[begin Record excerpts]
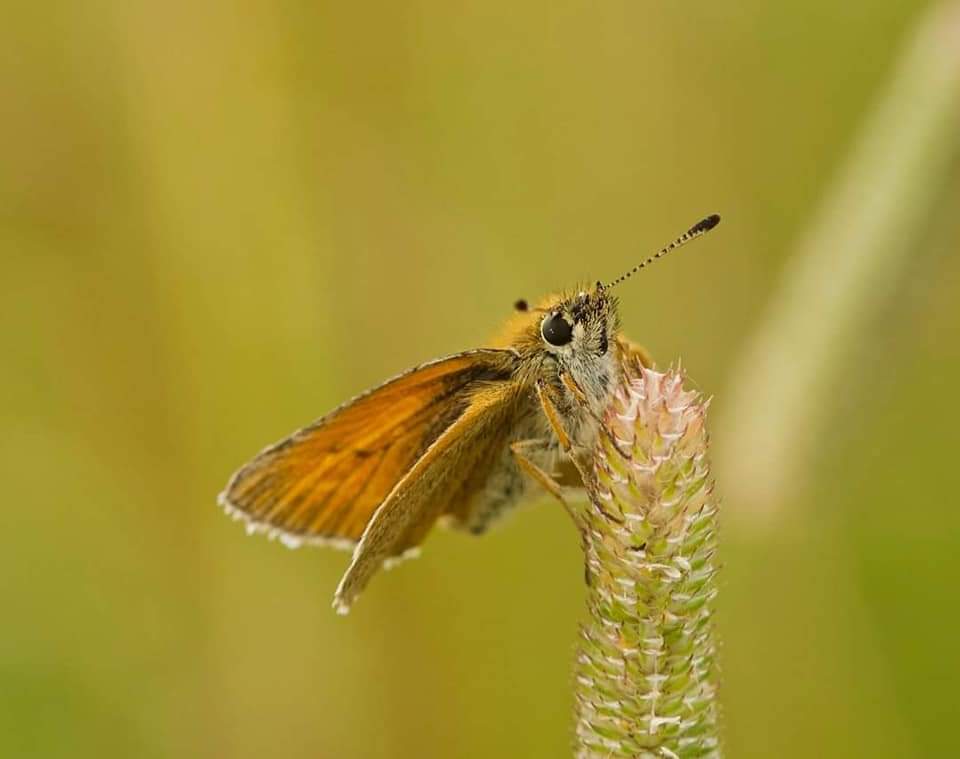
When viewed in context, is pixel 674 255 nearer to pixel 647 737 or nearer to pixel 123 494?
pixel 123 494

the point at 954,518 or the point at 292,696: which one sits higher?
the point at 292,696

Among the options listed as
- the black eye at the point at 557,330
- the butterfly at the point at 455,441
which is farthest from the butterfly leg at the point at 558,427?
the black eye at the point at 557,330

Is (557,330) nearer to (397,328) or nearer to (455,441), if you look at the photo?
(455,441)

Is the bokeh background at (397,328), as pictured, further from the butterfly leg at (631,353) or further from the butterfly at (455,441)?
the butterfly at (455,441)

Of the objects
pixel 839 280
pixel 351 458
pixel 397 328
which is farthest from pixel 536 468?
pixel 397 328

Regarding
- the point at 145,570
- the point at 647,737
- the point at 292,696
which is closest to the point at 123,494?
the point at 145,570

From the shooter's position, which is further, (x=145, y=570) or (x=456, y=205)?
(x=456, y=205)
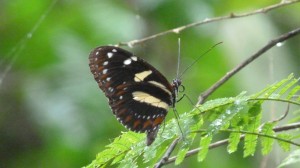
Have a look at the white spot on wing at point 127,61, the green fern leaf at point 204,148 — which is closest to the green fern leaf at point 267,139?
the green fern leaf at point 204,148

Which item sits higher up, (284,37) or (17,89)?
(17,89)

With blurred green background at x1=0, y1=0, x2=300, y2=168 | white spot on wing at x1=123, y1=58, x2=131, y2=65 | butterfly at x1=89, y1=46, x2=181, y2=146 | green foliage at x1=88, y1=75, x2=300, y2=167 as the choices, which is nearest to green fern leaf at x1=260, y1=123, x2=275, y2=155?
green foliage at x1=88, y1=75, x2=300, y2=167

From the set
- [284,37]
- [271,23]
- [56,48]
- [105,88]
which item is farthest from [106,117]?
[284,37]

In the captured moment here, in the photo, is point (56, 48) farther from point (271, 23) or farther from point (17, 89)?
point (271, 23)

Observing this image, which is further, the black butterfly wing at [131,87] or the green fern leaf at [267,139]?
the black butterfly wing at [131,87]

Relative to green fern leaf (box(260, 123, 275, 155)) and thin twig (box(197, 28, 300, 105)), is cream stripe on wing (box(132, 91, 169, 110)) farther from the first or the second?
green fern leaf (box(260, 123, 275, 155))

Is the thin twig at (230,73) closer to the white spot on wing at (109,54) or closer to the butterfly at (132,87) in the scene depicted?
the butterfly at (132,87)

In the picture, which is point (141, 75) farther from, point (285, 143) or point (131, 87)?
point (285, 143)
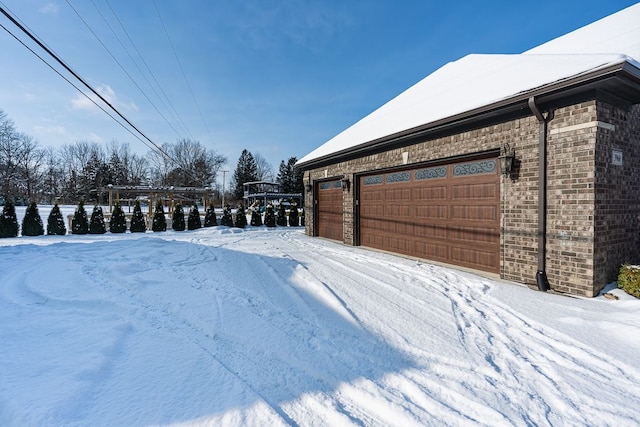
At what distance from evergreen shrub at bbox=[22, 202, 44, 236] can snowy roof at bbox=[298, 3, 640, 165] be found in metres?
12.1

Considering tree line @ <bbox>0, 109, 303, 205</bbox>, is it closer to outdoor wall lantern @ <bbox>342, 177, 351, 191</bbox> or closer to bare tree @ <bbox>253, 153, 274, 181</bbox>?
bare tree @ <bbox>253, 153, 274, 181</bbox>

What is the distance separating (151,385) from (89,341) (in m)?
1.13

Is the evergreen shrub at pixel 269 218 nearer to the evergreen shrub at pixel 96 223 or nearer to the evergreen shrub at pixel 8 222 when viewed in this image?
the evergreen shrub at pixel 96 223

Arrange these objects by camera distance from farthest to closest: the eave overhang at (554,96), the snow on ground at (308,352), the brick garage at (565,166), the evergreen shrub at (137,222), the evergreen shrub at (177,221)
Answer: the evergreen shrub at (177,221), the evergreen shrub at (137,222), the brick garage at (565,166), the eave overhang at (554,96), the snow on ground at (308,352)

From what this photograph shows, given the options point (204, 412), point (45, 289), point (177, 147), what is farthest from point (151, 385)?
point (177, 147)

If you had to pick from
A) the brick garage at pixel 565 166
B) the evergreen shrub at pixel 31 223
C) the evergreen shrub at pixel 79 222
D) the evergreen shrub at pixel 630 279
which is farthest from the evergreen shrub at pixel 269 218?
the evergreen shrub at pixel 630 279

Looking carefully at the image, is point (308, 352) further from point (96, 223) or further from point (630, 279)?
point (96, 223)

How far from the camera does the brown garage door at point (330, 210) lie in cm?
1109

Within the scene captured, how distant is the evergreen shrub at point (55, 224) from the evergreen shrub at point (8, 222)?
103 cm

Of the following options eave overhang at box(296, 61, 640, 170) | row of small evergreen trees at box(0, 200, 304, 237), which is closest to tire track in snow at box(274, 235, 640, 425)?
[end Record excerpts]
Rewrite all of the lines above, replacing "bokeh background" with "blurred backdrop" and keeping everything else the same. Leave the pictures out of your version.

When viewed in context, is pixel 674 255 nearer to pixel 647 737 or nearer to pixel 123 494?
pixel 123 494

the point at 954,518 or the point at 292,696: which one sits higher?
the point at 292,696

Among the options listed as
- the black eye at the point at 557,330
- the butterfly at the point at 455,441
which is farthest from the butterfly leg at the point at 558,427?
the black eye at the point at 557,330

Is (557,330) nearer to (397,328) or nearer to (455,441), if you look at the photo?
(455,441)

Is the blurred backdrop at (397,328), as pictured, further from the butterfly leg at (631,353) or further from the butterfly at (455,441)?
the butterfly at (455,441)

Of the objects
pixel 839 280
pixel 351 458
pixel 397 328
which is farthest from pixel 536 468?
pixel 397 328

Regarding
- the point at 145,570
- the point at 647,737
- the point at 292,696
which is closest to the point at 123,494?
the point at 145,570

From the shooter's position, which is further, (x=145, y=570) or (x=456, y=205)?
(x=456, y=205)
Have a look at the white spot on wing at point 127,61, the green fern leaf at point 204,148 — which is closest to the green fern leaf at point 267,139?
the green fern leaf at point 204,148

Which item sits higher up, (284,37) or (17,89)?
(17,89)

With blurred green background at x1=0, y1=0, x2=300, y2=168 | white spot on wing at x1=123, y1=58, x2=131, y2=65 | butterfly at x1=89, y1=46, x2=181, y2=146 | green foliage at x1=88, y1=75, x2=300, y2=167 as the choices, which is nearest to green fern leaf at x1=260, y1=123, x2=275, y2=155?
green foliage at x1=88, y1=75, x2=300, y2=167

From the set
- [284,37]
- [271,23]
- [56,48]
- [105,88]
which item is farthest from [106,117]?
[284,37]

In the captured moment here, in the photo, is point (56, 48) farther from point (271, 23) or farther from point (17, 89)?
point (271, 23)

Observing this image, which is further, the black butterfly wing at [131,87] or the green fern leaf at [267,139]?
the black butterfly wing at [131,87]

Relative to green fern leaf (box(260, 123, 275, 155)) and thin twig (box(197, 28, 300, 105)), is cream stripe on wing (box(132, 91, 169, 110)) farther from the first or the second?
green fern leaf (box(260, 123, 275, 155))

Is the thin twig at (230,73) closer to the white spot on wing at (109,54) or closer to the butterfly at (132,87) in the scene depicted?
the butterfly at (132,87)

In the picture, which is point (141, 75) farther from, point (285, 143) or point (131, 87)?
point (285, 143)
At what distance from evergreen shrub at bbox=[22, 202, 44, 236] can snowy roof at bbox=[298, 3, 640, 165] be found in metres?
12.1

Considering tree line @ <bbox>0, 109, 303, 205</bbox>, is it closer to outdoor wall lantern @ <bbox>342, 177, 351, 191</bbox> or closer to bare tree @ <bbox>253, 153, 274, 181</bbox>?
bare tree @ <bbox>253, 153, 274, 181</bbox>

What is the distance separating (151,385) from (89,341) (in m)?
1.13

Is the evergreen shrub at pixel 269 218 nearer to the evergreen shrub at pixel 96 223 or nearer to the evergreen shrub at pixel 8 222 when viewed in this image?
the evergreen shrub at pixel 96 223

Arrange these objects by camera distance from farthest to closest: the eave overhang at (554,96), the snow on ground at (308,352), the brick garage at (565,166), the evergreen shrub at (137,222), the evergreen shrub at (177,221)
Answer: the evergreen shrub at (177,221), the evergreen shrub at (137,222), the brick garage at (565,166), the eave overhang at (554,96), the snow on ground at (308,352)

From what this photograph shows, given the options point (204, 412), point (45, 289), point (177, 147), what is farthest from point (151, 385)?
point (177, 147)

If you had to pick from
A) the brick garage at pixel 565 166
B) the evergreen shrub at pixel 31 223
C) the evergreen shrub at pixel 79 222
D) the evergreen shrub at pixel 630 279
which is farthest from the evergreen shrub at pixel 269 218?
the evergreen shrub at pixel 630 279

Looking carefully at the image, is point (308, 352) further from point (96, 223) or further from point (630, 279)?
point (96, 223)

How far from the camera does the brown garage door at point (330, 210) lie in cm?
1109

Within the scene captured, how distant is the evergreen shrub at point (55, 224) from the evergreen shrub at point (8, 222)?
103 cm

Of the following options eave overhang at box(296, 61, 640, 170) | row of small evergreen trees at box(0, 200, 304, 237), which is closest to tire track in snow at box(274, 235, 640, 425)?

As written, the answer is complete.